***** ЦИТИРУЕМЫЙ ТЕКСТ *****
Гу Шуньчжан

Поделись знанием:
Перейти к: навигация, поиск
Гу Шуньчжан
顧順章
Дата рождения:

1903(1903)

Место рождения:

Шанхай

Дата смерти:

1934(1934)

Место смерти:

Сучжоу

Партия:

КПК

Основные идеи:

коммунизм

Род деятельности:

двойной агент

Гу Шуньчжан (1903—1934) — имя при рождении Гу Фэнмин, кандидат в члены Политбюро ЦК Коммунистической партии Китая, глава секретного сектора ЦК, занимавшегося красных террором на контролируемой гоминьданом территории, исполнитель приговоров ЦК, перешедший после ареста на строну Гоминьдана и выдавший около 3000 коммунистов-подпольщиков.





Биография

Родился в районе Шанхая Баошань. В юности работал в Наньянской табачной фабрики, позднее присоединился к «Зелёной банде», преступной группировке, действовавшей в Шанхае. Важно, что Гу был известен также как профессиональный фокусник, он давал публичные представления для заработка[1]. В 1925 году участвовал в Движении 30 мая, стал активным участником рабочего движения, позднее вступил в Шанхайский профсоюз и, наконец, стал членом КПК. В 1926 году Гу Шуньчжан вместе с Чэнь Гэном был отправлен в Владивосток для обучения навыкам секретного агента для последующей работы в разведке КПК. После возвращения в Китай Гу Шуньчжан трижды участвовал в вооруженных восстаниях в Шанхае.

В 1927 году, после событий 12 апреля, он вместе с Чжоу Эньлаем стал активным участником подпольного коммунистического движения. В 1928 году VI съезд КПК постановил создать секретный (он же специальный) сектор ЦК, в его функции входила организация красного террора в контролируемых гоминьданом городах. Этот отдел и возглавил Гу Шуньчжан, он непосредственно отвечал за ликвидацию провокаторов, предателей и других врагов КПК, приговорённых ЦК к смерти. Кроме того функции секретного сектора включали шпионаж и охрану высшего партийного руководства[1]. Последовательно сменив множество постов, он, наконец, стал главой службы безопасности китайского Политбюро. На самом деле его партийной работой было физическое истребления предателей КПК и именно благодаря этому он стал известен в партии.
***** ПРЕДОСТАВЛЕННЫЕ СВЕДЕНИЯ *****
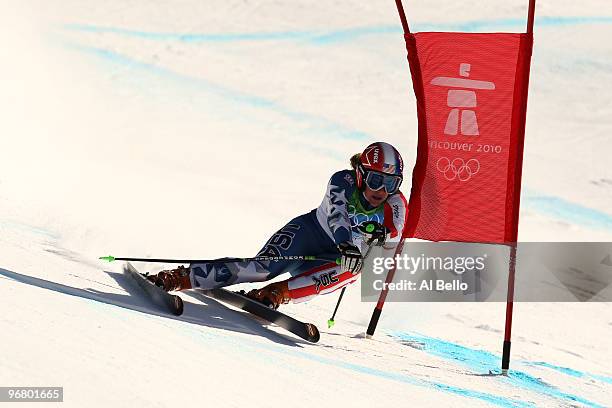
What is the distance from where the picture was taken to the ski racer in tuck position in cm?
*****
#### ЗАДАНИЯ К РАБОТЕ
#1 В каком году, согласно тексту о Гу Шуньчжане, его вместе с Чэнь Гэном отправили во Владивосток?
#2 Допишите следующую часть текста о Гу Шуньчжане.
Материал здесь никакой роли не играет.

#### ОТВЕТЫ ПО ЗАДАНИЯМ
#1 В 1926 году.

#2
24 апреля 1931 года, он был арестован гоминдановской контрразведкой в Ханькоу. Считается, что он отправился туда для подготовки покушения на Чан Кай-ши. Гу давал там цирковые представления под видом бродячего фокусника Ли Мина. В одном из городских парков его по фотографии опознал агент Гоминдана. После ареста Гу сразу начал сотрудничать с гоминьдановской контрразведкой. Он выдал все адреса и явки Политбюро ЦК, цзянсуйского и хубейского комитетов партии. По оценке китаиста А. В. Панцова предательство Гу привело к аресту в течение последующих трех месяцев более трёх тысяч коммунистов, многие из которых были расстреляны (с этой оценкой согласуются и данные французского разведывательного бюро в Шанхае). Был арестован и генеральный секретарь ЦК КПК Сян Чжунфа. Не выдержав пыток, он также стал давать показания, но вскоре был расстрелян. Кроме того, в результате предательства Гу были арестованы связные Коминтерна Жозеф Дюкруа и сотрудники Отдела международной связи ИККИ Яков Матвеевич Рудник и его жена Татьяна Николаевна Моисеенко-Великая. Именно через двух последних шло финансирование КПК из центра. Их арест подорвал на время финансовое обеспечение китайской компартии и комсомола[1].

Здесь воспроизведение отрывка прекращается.